Jacksonville, FL-based Ultama Swimwear closed at noon on Friday and did not reopen until yesterday. “We had no power, so we couldn’t operate at all,” says Internet marketing manager John Eaton. The swimsuit cataloger continued to take orders throughout the storm thanks to its third-party call center, located beyond Frances’s path. But with the administrative and fulfillment departments closed on Tuesday, orders placed over the weekend were delayed by 24 hours.
To prepare for the onslaught of intense winds and rain, the company unhooked all of its computers and computer-related connections, such as its Internet connection, to prevent an electrical surge. There was no need to create additional software files, since the company backs up its customer order files daily. Ultama’s 13 employees were offered special emergency leave with pay, but nobody chose to use it, says Eaton. He was without electricity at his house until Tuesday night, but the other employees had regained power by Monday afternoon.
Another Jacksonville-based cataloger, Venus Swimwear, closed its 90-seat call center for about 36 hours, says president Daryle Scott. “Mainly as a precaution for employees, we closed Saturday night, then reopened the call center on Labor Day.” A prerecorded message greeted callers and explained that Hurricane Frances was the reason for the center’s closing. The message directed customers to Venus Website or to call on Monday. “Because of the Website and the fact that we reopened so quickly, there’s been a minimal interruption in business and zero customer complaints,” Scott says. “Of course, now we’ve got Hurricane Ivan to contend with.”
Indeed, Richard Smith, corporate accounts manager for flowers cataloger Calyx & Corolla, says that he and his five co-workers in the company’s Vero Beach, FL, office are monitoring Ivan’s progress. “We haven’t taken the storm shutters off our homes yet,” he says.
The Wednesday before Frances struck, the Calyx & Corolla office received a call from Elisabeth Robert, the president/CEO of its Shelburne, CT-based parent company, Vermont Teddy Bear Co. Robert advised them to close the offices Wednesday and Thursday to “make preparations for our home and family, or to evacuate,” Smith says. Employees were given those two days off with pay. Work was also optional the day after Labor Day, to give the workers time to get their homes in order.
At least the employees, who handle Calyx & Corolla’s creative and merchandising, were ahead of schedule in putting together the first of Calyx & Corolla’s three Mother’s Day catalogs. Hurricane Frances “will not delay the printing or mailing date of the catalog at all, because we’re almost 30 days ahead of schedule,” Smith says.
Employees were given the option of taking the rest of this week off without pay or using their vacation or personal days, says Smith.
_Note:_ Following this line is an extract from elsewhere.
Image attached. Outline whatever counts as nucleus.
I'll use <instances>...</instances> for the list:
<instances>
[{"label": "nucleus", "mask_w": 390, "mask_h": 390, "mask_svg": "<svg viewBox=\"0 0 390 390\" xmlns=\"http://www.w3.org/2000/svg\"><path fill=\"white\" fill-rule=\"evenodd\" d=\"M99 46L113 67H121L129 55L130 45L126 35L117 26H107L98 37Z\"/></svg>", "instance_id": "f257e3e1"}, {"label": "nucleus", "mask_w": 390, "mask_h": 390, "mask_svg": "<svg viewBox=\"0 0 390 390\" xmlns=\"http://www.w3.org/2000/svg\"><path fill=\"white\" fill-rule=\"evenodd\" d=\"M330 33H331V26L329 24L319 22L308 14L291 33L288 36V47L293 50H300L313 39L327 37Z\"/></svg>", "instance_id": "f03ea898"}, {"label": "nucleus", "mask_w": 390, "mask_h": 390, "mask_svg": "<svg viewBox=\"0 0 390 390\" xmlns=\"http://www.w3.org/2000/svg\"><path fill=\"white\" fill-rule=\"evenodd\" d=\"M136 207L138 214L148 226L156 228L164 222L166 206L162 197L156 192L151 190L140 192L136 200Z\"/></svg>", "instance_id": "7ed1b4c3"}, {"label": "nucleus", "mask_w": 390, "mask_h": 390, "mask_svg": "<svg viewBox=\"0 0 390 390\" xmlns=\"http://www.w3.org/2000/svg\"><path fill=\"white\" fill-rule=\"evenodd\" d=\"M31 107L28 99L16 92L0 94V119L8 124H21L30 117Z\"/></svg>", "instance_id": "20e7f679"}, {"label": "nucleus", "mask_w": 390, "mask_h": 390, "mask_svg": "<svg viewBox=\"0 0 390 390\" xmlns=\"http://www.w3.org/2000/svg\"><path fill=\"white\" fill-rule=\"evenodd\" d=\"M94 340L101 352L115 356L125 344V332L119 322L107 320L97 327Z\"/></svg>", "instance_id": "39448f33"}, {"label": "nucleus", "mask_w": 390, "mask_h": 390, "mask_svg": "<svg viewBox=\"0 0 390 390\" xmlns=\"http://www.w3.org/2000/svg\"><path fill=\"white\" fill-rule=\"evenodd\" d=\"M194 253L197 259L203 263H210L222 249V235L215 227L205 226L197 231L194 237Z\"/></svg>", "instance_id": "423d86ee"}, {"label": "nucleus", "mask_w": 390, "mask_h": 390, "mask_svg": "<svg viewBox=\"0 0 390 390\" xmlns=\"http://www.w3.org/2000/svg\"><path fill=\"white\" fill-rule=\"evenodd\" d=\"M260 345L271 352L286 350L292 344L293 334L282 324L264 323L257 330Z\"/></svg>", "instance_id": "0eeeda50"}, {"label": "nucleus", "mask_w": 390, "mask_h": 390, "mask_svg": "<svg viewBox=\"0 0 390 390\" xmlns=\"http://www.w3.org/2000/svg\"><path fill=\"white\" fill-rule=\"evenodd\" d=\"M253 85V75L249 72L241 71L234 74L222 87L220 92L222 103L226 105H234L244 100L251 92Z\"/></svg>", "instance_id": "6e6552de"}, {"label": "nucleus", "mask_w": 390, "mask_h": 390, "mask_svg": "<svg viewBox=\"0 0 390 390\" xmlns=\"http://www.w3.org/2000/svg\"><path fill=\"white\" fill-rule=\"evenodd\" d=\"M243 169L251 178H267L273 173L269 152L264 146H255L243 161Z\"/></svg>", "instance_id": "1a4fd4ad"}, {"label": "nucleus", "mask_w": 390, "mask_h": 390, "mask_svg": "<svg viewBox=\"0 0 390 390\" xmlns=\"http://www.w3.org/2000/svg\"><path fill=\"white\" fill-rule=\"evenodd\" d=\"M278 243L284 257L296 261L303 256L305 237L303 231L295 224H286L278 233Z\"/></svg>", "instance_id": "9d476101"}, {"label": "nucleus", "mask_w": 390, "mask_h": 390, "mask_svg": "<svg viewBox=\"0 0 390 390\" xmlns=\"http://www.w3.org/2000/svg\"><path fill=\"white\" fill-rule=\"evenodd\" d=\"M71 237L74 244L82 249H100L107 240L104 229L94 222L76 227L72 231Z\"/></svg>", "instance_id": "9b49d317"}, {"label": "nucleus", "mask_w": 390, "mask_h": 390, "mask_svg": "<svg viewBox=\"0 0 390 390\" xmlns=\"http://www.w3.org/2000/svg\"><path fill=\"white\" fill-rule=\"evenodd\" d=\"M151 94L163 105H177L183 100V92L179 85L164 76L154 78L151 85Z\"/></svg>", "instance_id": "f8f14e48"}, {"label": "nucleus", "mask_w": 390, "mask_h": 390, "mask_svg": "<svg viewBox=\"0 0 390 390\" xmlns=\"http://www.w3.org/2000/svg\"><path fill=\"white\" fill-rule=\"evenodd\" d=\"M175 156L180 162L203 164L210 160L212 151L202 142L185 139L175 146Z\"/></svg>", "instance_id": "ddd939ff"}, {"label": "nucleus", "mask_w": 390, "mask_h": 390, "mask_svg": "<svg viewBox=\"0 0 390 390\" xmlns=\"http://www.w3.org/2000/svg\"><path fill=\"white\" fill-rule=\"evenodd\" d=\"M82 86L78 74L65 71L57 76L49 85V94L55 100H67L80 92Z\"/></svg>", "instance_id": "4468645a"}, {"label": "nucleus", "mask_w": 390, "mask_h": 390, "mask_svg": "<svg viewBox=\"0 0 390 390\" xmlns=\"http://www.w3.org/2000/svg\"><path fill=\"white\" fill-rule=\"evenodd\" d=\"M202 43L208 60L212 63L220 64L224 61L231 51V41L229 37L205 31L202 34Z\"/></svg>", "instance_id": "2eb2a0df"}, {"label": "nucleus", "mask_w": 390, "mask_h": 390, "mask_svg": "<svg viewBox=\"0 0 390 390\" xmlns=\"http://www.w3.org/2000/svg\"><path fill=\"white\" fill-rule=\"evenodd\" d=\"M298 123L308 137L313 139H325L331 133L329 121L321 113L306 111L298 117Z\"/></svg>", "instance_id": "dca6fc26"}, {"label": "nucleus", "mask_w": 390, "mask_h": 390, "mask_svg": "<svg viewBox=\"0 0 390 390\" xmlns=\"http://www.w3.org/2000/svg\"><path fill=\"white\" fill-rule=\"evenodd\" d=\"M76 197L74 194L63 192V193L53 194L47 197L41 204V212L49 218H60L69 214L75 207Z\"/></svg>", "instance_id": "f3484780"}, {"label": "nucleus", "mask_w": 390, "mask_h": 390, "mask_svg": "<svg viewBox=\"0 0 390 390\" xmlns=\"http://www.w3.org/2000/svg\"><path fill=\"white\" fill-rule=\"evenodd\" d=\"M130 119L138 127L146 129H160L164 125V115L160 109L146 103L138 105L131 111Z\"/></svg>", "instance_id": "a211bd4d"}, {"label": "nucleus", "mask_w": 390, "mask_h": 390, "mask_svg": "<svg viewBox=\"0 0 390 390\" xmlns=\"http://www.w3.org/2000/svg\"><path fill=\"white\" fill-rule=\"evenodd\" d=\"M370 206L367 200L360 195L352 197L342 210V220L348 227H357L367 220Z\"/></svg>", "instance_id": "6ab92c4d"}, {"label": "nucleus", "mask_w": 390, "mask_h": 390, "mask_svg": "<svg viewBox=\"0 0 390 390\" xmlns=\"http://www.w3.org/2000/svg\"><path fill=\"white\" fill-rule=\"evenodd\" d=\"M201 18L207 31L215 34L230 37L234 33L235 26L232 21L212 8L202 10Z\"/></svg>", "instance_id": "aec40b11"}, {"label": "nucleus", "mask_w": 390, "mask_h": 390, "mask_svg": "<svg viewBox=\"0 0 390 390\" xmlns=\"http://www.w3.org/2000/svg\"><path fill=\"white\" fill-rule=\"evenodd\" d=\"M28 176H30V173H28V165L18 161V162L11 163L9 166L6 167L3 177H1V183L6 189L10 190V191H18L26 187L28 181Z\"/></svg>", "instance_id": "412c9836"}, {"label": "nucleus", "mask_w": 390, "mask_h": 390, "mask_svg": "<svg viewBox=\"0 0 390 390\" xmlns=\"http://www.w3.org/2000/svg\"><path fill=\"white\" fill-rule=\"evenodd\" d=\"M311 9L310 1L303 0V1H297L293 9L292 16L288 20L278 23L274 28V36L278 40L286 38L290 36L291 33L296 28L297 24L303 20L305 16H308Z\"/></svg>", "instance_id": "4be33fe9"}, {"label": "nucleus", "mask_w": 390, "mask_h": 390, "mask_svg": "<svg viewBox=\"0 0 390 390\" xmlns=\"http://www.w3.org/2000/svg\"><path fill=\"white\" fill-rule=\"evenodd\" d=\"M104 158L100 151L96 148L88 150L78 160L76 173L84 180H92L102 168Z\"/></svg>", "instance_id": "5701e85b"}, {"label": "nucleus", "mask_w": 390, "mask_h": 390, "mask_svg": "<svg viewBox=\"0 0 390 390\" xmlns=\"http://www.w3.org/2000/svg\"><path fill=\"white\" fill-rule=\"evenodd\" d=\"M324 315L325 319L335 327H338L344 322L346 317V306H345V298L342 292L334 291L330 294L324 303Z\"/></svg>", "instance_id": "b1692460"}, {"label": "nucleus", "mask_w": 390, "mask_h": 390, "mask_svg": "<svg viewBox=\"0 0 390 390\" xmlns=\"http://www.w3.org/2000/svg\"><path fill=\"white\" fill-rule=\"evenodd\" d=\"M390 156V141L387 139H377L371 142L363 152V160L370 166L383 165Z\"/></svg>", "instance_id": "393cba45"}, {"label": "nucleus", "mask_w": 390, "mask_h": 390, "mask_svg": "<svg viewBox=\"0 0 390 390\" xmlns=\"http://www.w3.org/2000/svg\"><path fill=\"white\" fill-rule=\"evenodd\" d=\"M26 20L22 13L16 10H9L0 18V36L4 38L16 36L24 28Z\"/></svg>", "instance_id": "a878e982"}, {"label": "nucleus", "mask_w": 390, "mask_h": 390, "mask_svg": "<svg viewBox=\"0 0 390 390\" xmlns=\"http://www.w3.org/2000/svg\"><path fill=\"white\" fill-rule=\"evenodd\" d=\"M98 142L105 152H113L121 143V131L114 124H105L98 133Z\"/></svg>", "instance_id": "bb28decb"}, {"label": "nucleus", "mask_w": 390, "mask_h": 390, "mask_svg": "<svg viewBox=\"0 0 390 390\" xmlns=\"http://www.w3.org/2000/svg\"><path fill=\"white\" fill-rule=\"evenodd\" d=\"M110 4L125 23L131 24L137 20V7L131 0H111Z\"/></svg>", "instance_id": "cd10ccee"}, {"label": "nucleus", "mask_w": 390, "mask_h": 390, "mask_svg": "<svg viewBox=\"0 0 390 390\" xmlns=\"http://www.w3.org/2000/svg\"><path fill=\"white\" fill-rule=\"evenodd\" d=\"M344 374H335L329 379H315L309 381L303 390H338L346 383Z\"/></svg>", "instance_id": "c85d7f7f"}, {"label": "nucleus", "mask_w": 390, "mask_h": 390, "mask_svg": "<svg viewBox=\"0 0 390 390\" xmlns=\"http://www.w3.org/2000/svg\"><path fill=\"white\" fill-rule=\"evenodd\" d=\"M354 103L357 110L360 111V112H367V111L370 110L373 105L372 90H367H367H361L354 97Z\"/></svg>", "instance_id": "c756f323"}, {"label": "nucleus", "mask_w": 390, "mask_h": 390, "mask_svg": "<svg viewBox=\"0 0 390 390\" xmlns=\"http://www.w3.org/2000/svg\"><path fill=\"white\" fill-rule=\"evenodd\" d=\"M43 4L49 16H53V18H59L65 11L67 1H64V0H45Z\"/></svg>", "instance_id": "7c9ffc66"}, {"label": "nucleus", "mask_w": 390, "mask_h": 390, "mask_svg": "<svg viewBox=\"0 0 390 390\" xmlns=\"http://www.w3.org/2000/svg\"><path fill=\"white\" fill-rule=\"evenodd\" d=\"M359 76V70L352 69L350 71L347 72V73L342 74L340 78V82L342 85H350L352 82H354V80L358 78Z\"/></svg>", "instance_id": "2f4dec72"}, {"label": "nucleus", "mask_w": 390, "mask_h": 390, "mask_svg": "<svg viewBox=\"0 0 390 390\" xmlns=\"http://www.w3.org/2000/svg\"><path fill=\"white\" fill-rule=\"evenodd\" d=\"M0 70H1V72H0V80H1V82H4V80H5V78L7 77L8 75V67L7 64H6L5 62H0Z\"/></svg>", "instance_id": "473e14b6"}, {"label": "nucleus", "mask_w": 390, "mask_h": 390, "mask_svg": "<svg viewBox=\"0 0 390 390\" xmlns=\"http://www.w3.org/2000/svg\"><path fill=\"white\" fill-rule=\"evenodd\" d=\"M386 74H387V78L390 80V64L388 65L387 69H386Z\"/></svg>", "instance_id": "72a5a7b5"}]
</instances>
One employee, the IT manager, chose to use his vacation days this week to move his family out of a home that suffered water damage after two trees punctured holes in the roof.
To secure the offices, Calyx & Corolla employees unplugged all electronic devices, wrapped the machinery in plastic, and placed them on desks in case the floors became flooded. Since the company’s office space in Vero Beach is rented, the company was not responsible for securing outdoor structures such as its windows.
Fortunately, says Smith, the preparations turned out to be unnecessary. “We did not lose electricity, or if we did, we were not aware of it on Tuesday morning. The air-conditioning, everything was on,” he says. That may be due to the office’s proximity to the city’s Emergency Operations Center (EOC), which is housed in the county administration building, just a block from Calyx & Corolla.
Four of the office’s six employees, including Smith, were still without electricity and running water. And the commute to and from work has been more hazardous than usual. “The intersections that used to have red lights have no red lights any more, and there are no stop signs,” says Smith.